PROBLEM REQUIREMENTS =
Look through the data below. Pick out the lines holding the string "Металлургический".

Saved entries
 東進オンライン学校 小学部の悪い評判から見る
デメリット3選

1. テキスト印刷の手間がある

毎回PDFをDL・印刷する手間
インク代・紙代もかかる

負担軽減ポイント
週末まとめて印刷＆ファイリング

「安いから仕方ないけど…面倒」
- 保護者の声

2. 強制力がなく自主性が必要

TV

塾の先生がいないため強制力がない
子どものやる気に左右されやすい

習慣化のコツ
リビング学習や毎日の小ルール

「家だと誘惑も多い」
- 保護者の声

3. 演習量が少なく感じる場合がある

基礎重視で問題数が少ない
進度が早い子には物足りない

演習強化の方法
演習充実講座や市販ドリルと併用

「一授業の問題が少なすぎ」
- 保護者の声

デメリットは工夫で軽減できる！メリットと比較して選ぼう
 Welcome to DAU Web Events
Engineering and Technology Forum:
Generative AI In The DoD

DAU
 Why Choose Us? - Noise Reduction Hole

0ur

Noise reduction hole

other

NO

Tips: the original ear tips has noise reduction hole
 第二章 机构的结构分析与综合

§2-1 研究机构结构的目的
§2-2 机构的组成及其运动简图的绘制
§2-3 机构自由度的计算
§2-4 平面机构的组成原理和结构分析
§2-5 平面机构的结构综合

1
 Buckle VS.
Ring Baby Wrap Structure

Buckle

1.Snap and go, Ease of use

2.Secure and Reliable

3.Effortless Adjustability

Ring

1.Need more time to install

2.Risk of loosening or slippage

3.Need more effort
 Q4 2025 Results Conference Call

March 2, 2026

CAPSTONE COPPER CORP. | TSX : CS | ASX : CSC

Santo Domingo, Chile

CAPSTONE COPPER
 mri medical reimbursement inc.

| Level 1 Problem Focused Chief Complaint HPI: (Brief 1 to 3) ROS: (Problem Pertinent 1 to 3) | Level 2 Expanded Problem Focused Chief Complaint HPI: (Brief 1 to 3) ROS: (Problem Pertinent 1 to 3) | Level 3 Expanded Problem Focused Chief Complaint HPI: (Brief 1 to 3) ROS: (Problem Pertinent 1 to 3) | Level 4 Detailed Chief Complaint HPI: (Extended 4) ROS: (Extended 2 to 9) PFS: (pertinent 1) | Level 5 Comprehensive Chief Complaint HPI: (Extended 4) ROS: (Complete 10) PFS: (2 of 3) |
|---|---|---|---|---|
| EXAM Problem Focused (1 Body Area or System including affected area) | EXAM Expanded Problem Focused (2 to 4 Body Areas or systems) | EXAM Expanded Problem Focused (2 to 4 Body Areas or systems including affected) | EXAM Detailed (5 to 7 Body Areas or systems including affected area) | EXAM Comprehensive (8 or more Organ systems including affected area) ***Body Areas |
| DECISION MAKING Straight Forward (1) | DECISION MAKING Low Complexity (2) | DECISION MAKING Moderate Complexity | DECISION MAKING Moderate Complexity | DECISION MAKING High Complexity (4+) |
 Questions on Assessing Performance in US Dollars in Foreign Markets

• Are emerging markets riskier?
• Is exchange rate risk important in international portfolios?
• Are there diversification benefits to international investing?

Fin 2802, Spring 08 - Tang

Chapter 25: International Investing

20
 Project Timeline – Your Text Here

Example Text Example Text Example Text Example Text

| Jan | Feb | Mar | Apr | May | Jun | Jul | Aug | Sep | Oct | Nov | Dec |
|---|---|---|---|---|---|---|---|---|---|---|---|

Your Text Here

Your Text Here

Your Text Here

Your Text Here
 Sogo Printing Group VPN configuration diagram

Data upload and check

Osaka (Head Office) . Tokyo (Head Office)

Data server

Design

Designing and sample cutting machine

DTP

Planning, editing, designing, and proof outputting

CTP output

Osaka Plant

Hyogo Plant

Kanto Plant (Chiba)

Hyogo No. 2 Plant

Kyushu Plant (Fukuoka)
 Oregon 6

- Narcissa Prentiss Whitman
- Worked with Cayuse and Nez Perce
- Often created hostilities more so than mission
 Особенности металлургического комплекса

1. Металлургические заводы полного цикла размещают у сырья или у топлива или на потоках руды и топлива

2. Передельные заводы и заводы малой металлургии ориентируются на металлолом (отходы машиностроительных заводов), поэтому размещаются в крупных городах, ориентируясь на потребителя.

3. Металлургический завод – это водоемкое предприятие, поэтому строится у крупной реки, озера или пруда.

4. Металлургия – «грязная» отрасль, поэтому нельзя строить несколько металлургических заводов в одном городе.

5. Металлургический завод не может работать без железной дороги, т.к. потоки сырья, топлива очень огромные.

SOLUTION TO THIS TASK =
3. Металлургический завод – это водоемкое предприятие, поэтому строится у крупной реки, озера или пруда.
5. Металлургический завод не может работать без железной дороги, т.к. потоки сырья, топлива очень огромные.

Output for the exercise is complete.